**Texte fourni:**
((
L’indéfinition doit aussi sa présence à une règle d’or, quant à elle bien contemporaine : celle du silence. « Tout le monde a envie de la même chose ici. Et tout le monde se l’interdit. » assène Anne, dans l’un des rares instants où elle s’autorise une analyse à voix haute de la situation. Car son parcours sera celui d’une solitude. Tombée enceinte, elle sait que son destin se joue (« J’aimerais avoir un enfant un jour, mais pas un enfant au lieu d’une vie »), et va entamer le chemin de croix de l’avortement clandestin.
Audrey Diwan ne propose pas de film à thèse : la question n’est pas celle d’un débat sur le sujet – et pour cause, il n’est pas possible d’en parler, mais de proposer une étude de cas. Anne se destine à des études et une carrière d’écrivain - elle deviendra Annie Ernaux, qui racontera 40 ans plus tard cette étape de sa vie dans son roman éponyme. Son parcours est celui d’une femme qui refuse le déterminisme et oppose à un état de fait la possibilité de choisir. Cette obsession rappelle à de nombreuses reprises le cinéma des frères Dardenne, qui collent à leur protagoniste (Rosetta, ou Sandra dans Deux jours, une nuit) pour capturer l’énergie du désespoir. Toute la mise en scène se rive ainsi sur Anne, qui ne quittera jamais l’écran, qu’elle y soit plein cadre ou en amorce, enfermée dans de longues prises qui accompagnent sa marche forcée. Audrey Diwan cherche moins à en faire une protagoniste qu’une solitude, essuyant une série de refus et d’abandons : le format en 1 : 37 n’offre aucune perspective, et les bascules de point prennent ici une dimension presque tragique, accentuant l’impossibilité de tout échange, et le renvoi systématique à sa seule responsabilité.
))
**Liste des tâches:**
a - D'après le texte fourni, à quels cinéastes la mise en scène d'Audrey Diwan fait-elle penser à de nombreuses reprises ?
b - Renvoyez tel quel le passage du texte fourni qui va de « L’indéfinition doit aussi » jusqu'à « de l’avortement clandestin. » inclus.
c - Traduisez en anglais cette phrase du texte fourni : « Son parcours est celui d’une femme qui refuse le déterminisme et oppose à un état de fait la possibilité de choisir. »

**Extrait de données:**
((
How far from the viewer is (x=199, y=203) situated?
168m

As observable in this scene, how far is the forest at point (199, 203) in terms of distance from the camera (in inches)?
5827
))
**Réponses par tâche:**
a - Aux frères Dardenne.

b -
L’indéfinition doit aussi sa présence à une règle d’or, quant à elle bien contemporaine : celle du silence. « Tout le monde a envie de la même chose ici. Et tout le monde se l’interdit. » assène Anne, dans l’un des rares instants où elle s’autorise une analyse à voix haute de la situation. Car son parcours sera celui d’une solitude. Tombée enceinte, elle sait que son destin se joue (« J’aimerais avoir un enfant un jour, mais pas un enfant au lieu d’une vie »), et va entamer le chemin de croix de l’avortement clandestin.

c - Her path is that of a woman who rejects determinism and sets the possibility of choice against an established state of affairs.